My husband and I are talented at many things, but money is not one of them. Even though my husband works as a financial analyst, he has no interest in using those talents to balance our checkbook. I am quite motivated, but often have to add up the numbers more than once on the calculator to get the right answer.
As a result, we always seemed to be in financial trouble, and this caused me a lot of stress. It would usually play out in the wee hours of the morning, the dreaded 4 o’clock hour: waking up, stomach hurting and palms sweaty over the big monster in the closet. Somehow that monster always shrank when the sun would rise and I’d get up for the day. The monster may not have been physically present, but the fear was very real.
I prayed to God about our finances. First it was, “Please send us extra money get through the month.” Then it was, “Please teach us how to handle our money.” I wanted a miracle, I wanted to win the lottery. But that’s not how God works.
Finally, a few years ago, something broke and it came about because of a purchase: the purchase of a tandem kayak.

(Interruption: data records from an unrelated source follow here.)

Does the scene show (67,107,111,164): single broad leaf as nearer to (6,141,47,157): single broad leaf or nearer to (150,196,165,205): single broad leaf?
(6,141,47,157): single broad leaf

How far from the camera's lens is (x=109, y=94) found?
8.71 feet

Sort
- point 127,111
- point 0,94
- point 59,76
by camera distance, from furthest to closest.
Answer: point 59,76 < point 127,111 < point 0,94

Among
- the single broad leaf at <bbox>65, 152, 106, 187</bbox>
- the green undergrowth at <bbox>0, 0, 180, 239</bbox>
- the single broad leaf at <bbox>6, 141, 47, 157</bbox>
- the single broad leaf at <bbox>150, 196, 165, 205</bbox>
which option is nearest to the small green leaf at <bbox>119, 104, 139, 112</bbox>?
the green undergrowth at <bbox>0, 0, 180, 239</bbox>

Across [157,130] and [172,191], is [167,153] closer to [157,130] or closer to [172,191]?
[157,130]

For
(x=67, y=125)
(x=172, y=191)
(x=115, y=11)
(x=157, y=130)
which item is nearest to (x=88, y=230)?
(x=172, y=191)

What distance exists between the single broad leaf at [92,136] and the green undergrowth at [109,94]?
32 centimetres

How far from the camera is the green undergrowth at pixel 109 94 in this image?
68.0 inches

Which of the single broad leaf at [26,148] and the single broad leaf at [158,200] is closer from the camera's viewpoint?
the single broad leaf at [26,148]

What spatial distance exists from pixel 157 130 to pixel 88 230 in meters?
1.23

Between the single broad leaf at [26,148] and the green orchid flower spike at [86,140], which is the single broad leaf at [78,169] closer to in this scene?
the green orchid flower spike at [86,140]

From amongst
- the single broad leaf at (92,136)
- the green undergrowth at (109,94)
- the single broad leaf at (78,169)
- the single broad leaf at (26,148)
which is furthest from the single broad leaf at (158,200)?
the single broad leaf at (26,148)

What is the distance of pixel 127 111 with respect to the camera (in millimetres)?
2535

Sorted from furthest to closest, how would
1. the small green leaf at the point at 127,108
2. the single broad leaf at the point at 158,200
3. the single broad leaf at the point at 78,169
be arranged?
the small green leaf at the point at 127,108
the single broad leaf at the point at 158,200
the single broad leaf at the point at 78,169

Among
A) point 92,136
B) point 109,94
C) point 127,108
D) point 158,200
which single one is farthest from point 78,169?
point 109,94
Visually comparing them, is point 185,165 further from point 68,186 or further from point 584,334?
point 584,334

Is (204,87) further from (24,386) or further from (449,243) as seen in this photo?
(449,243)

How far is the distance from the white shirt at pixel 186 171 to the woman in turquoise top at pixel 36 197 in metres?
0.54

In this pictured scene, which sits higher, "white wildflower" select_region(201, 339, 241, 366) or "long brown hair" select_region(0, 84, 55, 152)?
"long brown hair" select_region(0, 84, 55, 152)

We had moved into an area full of lakes, streams and ponds, and my husband kept bugging me to use the credit card and purchase a kayak. I have abhorrence for credit cards and kept saying no, but finally to keep the peace, I gave in. It turned out to be a momentous decision.
Some husbands and wives should never work together and that was us – just too competitive, each of us always wanting to come out on top. Yet, when the kayak came, that all changed. Very naturally we took our places – he handled the physical end of the boat (how to put it up on the car, how to carry it, etc.) and he graciously allowed me to sit up in the front to determine where we would paddle to. The smooth silence of the water complemented by the beautiful hot summer days made for blissfully peaceful trips down lazy rivers and streams. We’d drift and look at birds, run our hands through the warm water, stop to go fishing, all the while talking to each other in soft voices. In the kayak, I could let go of everything that was bothering me.
Winter came and the kayak was put away but I longed for that peace and harmony to continue, especially when I’d wake up at 4am worrying about money. That’s when God went to work, slowly changing me, pouring His grace upon me like a light mist falling on fallow ground, until that ground became soft and bore fruit. He used the imagery of the kayak trip to teach me about floating down His river of grace, all the while letting go and letting Him steer. Slowly I shed the worries that burdened me and turned them over to Him, letting them flow downstream. I began to sleep through the night and let the sun wake me up in the morning rather than the monster in the closet.
I learned how to let go of my fear. I learned how to trust. The good and gentle God took me by the hand, used something that was so sweet and delicious to me and taught me how to trust. And I haven’t turned back since.